Il se trouve que je connais fort bien le sujet, ayant moi-même été mousquetaire.
Pas dans une vie antérieure, non, dans celle-ci.
J’ai embrassé cette carrière avec ferveur à l’âge de 4 ans – je m’en souviens comme si c’était hier – le jour où, profitant d’une absence de mon frère, je pus fouiner dans son coffre à jouets et faire main basse sur la rutilante panoplie de mousquetaire qu’il avait reçue à Noël. L’uniforme exerçait sur moi une méga fascination… Bien plus que le costume de princesse qu’on m’avait refilé et dont le diadème n’avait pas résisté à l’examen approfondi qu’un mien cousin lui avait fait subir, afin de déterminer par le feu si ses diamants étaient authentiques.

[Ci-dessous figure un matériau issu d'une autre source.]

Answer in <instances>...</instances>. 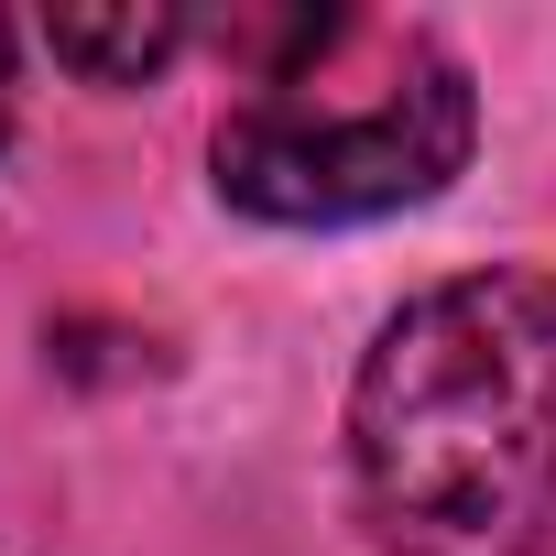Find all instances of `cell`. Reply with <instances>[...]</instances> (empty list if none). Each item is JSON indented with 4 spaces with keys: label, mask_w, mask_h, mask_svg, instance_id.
Returning <instances> with one entry per match:
<instances>
[{
    "label": "cell",
    "mask_w": 556,
    "mask_h": 556,
    "mask_svg": "<svg viewBox=\"0 0 556 556\" xmlns=\"http://www.w3.org/2000/svg\"><path fill=\"white\" fill-rule=\"evenodd\" d=\"M361 523L382 556L556 545V285L458 273L415 295L350 393Z\"/></svg>",
    "instance_id": "obj_1"
},
{
    "label": "cell",
    "mask_w": 556,
    "mask_h": 556,
    "mask_svg": "<svg viewBox=\"0 0 556 556\" xmlns=\"http://www.w3.org/2000/svg\"><path fill=\"white\" fill-rule=\"evenodd\" d=\"M251 88L218 121V197L285 229H339L437 197L469 164V77L426 23L285 12L251 34Z\"/></svg>",
    "instance_id": "obj_2"
},
{
    "label": "cell",
    "mask_w": 556,
    "mask_h": 556,
    "mask_svg": "<svg viewBox=\"0 0 556 556\" xmlns=\"http://www.w3.org/2000/svg\"><path fill=\"white\" fill-rule=\"evenodd\" d=\"M45 45L77 66V77H99V88H142L175 45H186V12L175 0H121V12H55L45 23Z\"/></svg>",
    "instance_id": "obj_3"
},
{
    "label": "cell",
    "mask_w": 556,
    "mask_h": 556,
    "mask_svg": "<svg viewBox=\"0 0 556 556\" xmlns=\"http://www.w3.org/2000/svg\"><path fill=\"white\" fill-rule=\"evenodd\" d=\"M0 131H12V23H0Z\"/></svg>",
    "instance_id": "obj_4"
}]
</instances>
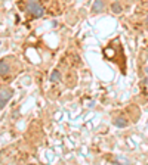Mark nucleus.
<instances>
[{"instance_id": "39448f33", "label": "nucleus", "mask_w": 148, "mask_h": 165, "mask_svg": "<svg viewBox=\"0 0 148 165\" xmlns=\"http://www.w3.org/2000/svg\"><path fill=\"white\" fill-rule=\"evenodd\" d=\"M7 72H9V65L5 60H2L0 62V75H6Z\"/></svg>"}, {"instance_id": "1a4fd4ad", "label": "nucleus", "mask_w": 148, "mask_h": 165, "mask_svg": "<svg viewBox=\"0 0 148 165\" xmlns=\"http://www.w3.org/2000/svg\"><path fill=\"white\" fill-rule=\"evenodd\" d=\"M147 22H148V16H147Z\"/></svg>"}, {"instance_id": "f03ea898", "label": "nucleus", "mask_w": 148, "mask_h": 165, "mask_svg": "<svg viewBox=\"0 0 148 165\" xmlns=\"http://www.w3.org/2000/svg\"><path fill=\"white\" fill-rule=\"evenodd\" d=\"M12 97V90L11 89H2L0 90V109L6 105V102Z\"/></svg>"}, {"instance_id": "0eeeda50", "label": "nucleus", "mask_w": 148, "mask_h": 165, "mask_svg": "<svg viewBox=\"0 0 148 165\" xmlns=\"http://www.w3.org/2000/svg\"><path fill=\"white\" fill-rule=\"evenodd\" d=\"M111 9H113V12H114V13H120L121 10H123V9H121V6H120V3H117V2H115V3H113Z\"/></svg>"}, {"instance_id": "423d86ee", "label": "nucleus", "mask_w": 148, "mask_h": 165, "mask_svg": "<svg viewBox=\"0 0 148 165\" xmlns=\"http://www.w3.org/2000/svg\"><path fill=\"white\" fill-rule=\"evenodd\" d=\"M59 80H61V74L55 69L54 72L50 74V81H52V83H56V81H59Z\"/></svg>"}, {"instance_id": "7ed1b4c3", "label": "nucleus", "mask_w": 148, "mask_h": 165, "mask_svg": "<svg viewBox=\"0 0 148 165\" xmlns=\"http://www.w3.org/2000/svg\"><path fill=\"white\" fill-rule=\"evenodd\" d=\"M102 9H104V0H95L94 6H92V10H94L95 13L101 12Z\"/></svg>"}, {"instance_id": "f257e3e1", "label": "nucleus", "mask_w": 148, "mask_h": 165, "mask_svg": "<svg viewBox=\"0 0 148 165\" xmlns=\"http://www.w3.org/2000/svg\"><path fill=\"white\" fill-rule=\"evenodd\" d=\"M28 12L31 13L34 18H40L45 13V9L39 5L37 0H28Z\"/></svg>"}, {"instance_id": "6e6552de", "label": "nucleus", "mask_w": 148, "mask_h": 165, "mask_svg": "<svg viewBox=\"0 0 148 165\" xmlns=\"http://www.w3.org/2000/svg\"><path fill=\"white\" fill-rule=\"evenodd\" d=\"M145 71H147V74H148V68H147V69H145Z\"/></svg>"}, {"instance_id": "20e7f679", "label": "nucleus", "mask_w": 148, "mask_h": 165, "mask_svg": "<svg viewBox=\"0 0 148 165\" xmlns=\"http://www.w3.org/2000/svg\"><path fill=\"white\" fill-rule=\"evenodd\" d=\"M114 126L121 127V128H123V127H126V126H128V121H126V119L123 118V117H117V118L114 119Z\"/></svg>"}]
</instances>
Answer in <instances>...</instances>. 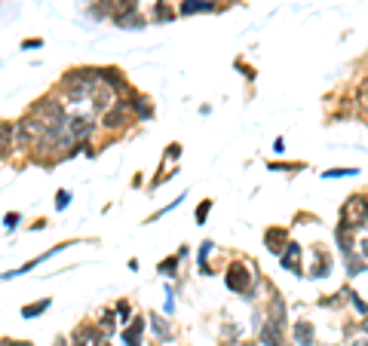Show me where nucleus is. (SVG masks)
Masks as SVG:
<instances>
[{
    "mask_svg": "<svg viewBox=\"0 0 368 346\" xmlns=\"http://www.w3.org/2000/svg\"><path fill=\"white\" fill-rule=\"evenodd\" d=\"M261 340L267 346H282V334H280V325L276 322H267L264 328H261Z\"/></svg>",
    "mask_w": 368,
    "mask_h": 346,
    "instance_id": "nucleus-4",
    "label": "nucleus"
},
{
    "mask_svg": "<svg viewBox=\"0 0 368 346\" xmlns=\"http://www.w3.org/2000/svg\"><path fill=\"white\" fill-rule=\"evenodd\" d=\"M62 132H64V138H68L71 144H83L92 135V120H86V117H71L68 120V117H64Z\"/></svg>",
    "mask_w": 368,
    "mask_h": 346,
    "instance_id": "nucleus-1",
    "label": "nucleus"
},
{
    "mask_svg": "<svg viewBox=\"0 0 368 346\" xmlns=\"http://www.w3.org/2000/svg\"><path fill=\"white\" fill-rule=\"evenodd\" d=\"M280 258H282L285 270H294V273H298V260H301V248L298 246H285V251H280Z\"/></svg>",
    "mask_w": 368,
    "mask_h": 346,
    "instance_id": "nucleus-5",
    "label": "nucleus"
},
{
    "mask_svg": "<svg viewBox=\"0 0 368 346\" xmlns=\"http://www.w3.org/2000/svg\"><path fill=\"white\" fill-rule=\"evenodd\" d=\"M175 264H178V258H172V260H166V264H163L160 270H163V273H166V276H172V273H175Z\"/></svg>",
    "mask_w": 368,
    "mask_h": 346,
    "instance_id": "nucleus-17",
    "label": "nucleus"
},
{
    "mask_svg": "<svg viewBox=\"0 0 368 346\" xmlns=\"http://www.w3.org/2000/svg\"><path fill=\"white\" fill-rule=\"evenodd\" d=\"M156 18H163V22H169V18H172V9H169V4H166V0H163L160 6H156Z\"/></svg>",
    "mask_w": 368,
    "mask_h": 346,
    "instance_id": "nucleus-15",
    "label": "nucleus"
},
{
    "mask_svg": "<svg viewBox=\"0 0 368 346\" xmlns=\"http://www.w3.org/2000/svg\"><path fill=\"white\" fill-rule=\"evenodd\" d=\"M46 306H50V301H40V304H31V306H25V310H22V316H25V319H31V316H37V313H43V310H46Z\"/></svg>",
    "mask_w": 368,
    "mask_h": 346,
    "instance_id": "nucleus-14",
    "label": "nucleus"
},
{
    "mask_svg": "<svg viewBox=\"0 0 368 346\" xmlns=\"http://www.w3.org/2000/svg\"><path fill=\"white\" fill-rule=\"evenodd\" d=\"M344 227H353V230L365 227V200L362 196H356V200H350L344 205Z\"/></svg>",
    "mask_w": 368,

Quoique dépourvu de (faux) diamants, le costume de mousquetaire était wahou en diable.
Jugez plutôt : une large casaque bleue à manches ouvertes, marquée d’une croix blanche fleurdelysée, un gros baudrier en plastique avec une boucle dorée où accrocher l’épée (hélas, le mousquet n’était pas fourni, mais je n’étais pas assez versée dans la science étymologique pour m’en apercevoir)…
Et surtout, surtout, un grand feutre brun orné de la plus belle, la plus blanche et la plus ébouriffée des plumes. Au moindre souffle d’air, elle prenait vie.
J’aurais passé des heures à m’admirer en train de l’agiter tandis que je saluais mon reflet dans un miroir. Cette plume valait à elle seule qu’on périsse écrabousillé à Belle-Ile, dans l’éboulement tragique de la grotte de Locmaria.
Toutefois, j’avais autre chose à faire que des moulinets devant mon reflet, d’autant que le miroir en pied se trouvait dans la salle de bain de la Police des Princesses, laquelle n’était guère tolérante concernant mes emprunts à la garde robe de mon frère (son fils, pour ceux qui ne connaissent pas le contexte).
Je filai donc dans le jardin où, toute la journée, je m’exerçai à mon nouvel état. Je ferraillai hardiment contre la vigne vierge, poursuivis avec ardeur un corbeau, une armée de moineaux, et m’écorchai largement les genoux à cause de cette épée qui m’arrivait sous l’aisselle et dans laquelle je me prenais les pieds.
Ce fut si exaltant que même les (sévères) représailles de la Police des Princesse et la confiscation de mon équipement, plume comprise, pour restitution à son légitime propriétaire n’y firent rien.
Ayant goûté l’odeur de la poudre et l’ivresse de l’aventure, j’étais perdue à la cause des diadèmes. Comme l’a si bien dit Dumas père : mousquetaire un jour, mousquetaire toujours !
Ce fut le début d’une grande aventure qui, parfois, dure encore. Bientôt je sus lire, je découvris les tribulations de mes frères d’armes. Par chance, je m’aperçus à cette occasion que la littérature offre des costumes plus éclatants – quoique plus discrets – que le coffre à jouets de mon frère. Et inusables, ceux-là.
Mousquetaires ! au Musée de l’Armée à Paris, jusqu’au 14 juillet. Une exposition recommandée dès l’enrôlement, soit à partir de 4 ans. Pour préparer la visite, par ici le site.
À lire dès 8 ans : Les trois mousquetaires, Alexandre Dumas (texte) et Christel Espié (ill), Sarbacane, 2013 – un livre aux illustrations pleines de panache… mais hélas une version abrégée du texte.
Les ébouriffantes photos souvenirs de ma carrières sont extraites du film de George Sydney, Les trois mousquetaires, 1948.